| HN Mirror

Y	Hacker News new \| ask \| show \| jobs

by AznHisoka 4615 days ago

So this is a technical problem I am having right now that's preventing me from backing up a Postgres database completely (hope someone here can help).

I have a master Postgres database that is receiving a TON of transactions per second (I'm talking about thousand concurrent transactions). We tried running pg_dump on this database, but the DB is just too huge, and it took more than 4 days to completely dump out everything. Not only that but it impacted performance to the point where backing it up was just not feasible.

No problem.. just create a slave-DB and run pg_dump on that, right? We did just that, but the problem is that you can't run long running queries on a hot standby (queries that take more than a minute).

What would you do in my scenario? With the hot standby, I technically am backing up my data, but I would have 100% piece of mind if I could daily backups in case someone accidentally ran a "DROP DATABASE X", which would also delete the hot standby/slave db as well.

8 comments

wiredfool 4615 days ago

There's a setting in postgresql.conf that will let you up the limit on long running queries on the standby from 30 seconds to ~ unlimited.

http://www.postgresql.org/docs/9.0/static/runtime-config-wal... See max_standby_archive_delay and max_standby_streaming_delay, -1 lets them wait forever.

·····

- **Set task**
Please summarize the Postgres backup thread in two sentences.

- **Supplied material**
·····

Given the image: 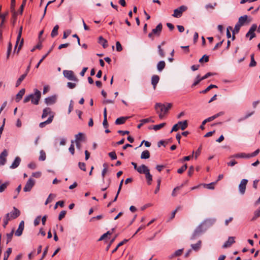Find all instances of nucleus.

·····

- **Expected answer**
A poster says pg_dump on a heavily loaded master Postgres database took more than four days and hurt performance, and running it on a hot standby instead fails because long-running queries can't run there, yet daily backups are wanted in case of an accidental "DROP DATABASE". A commenter points to max_standby_archive_delay and max_standby_streaming_delay in postgresql.conf, which can raise the standby's limit on long-running queries, and setting them to -1 lets them wait forever.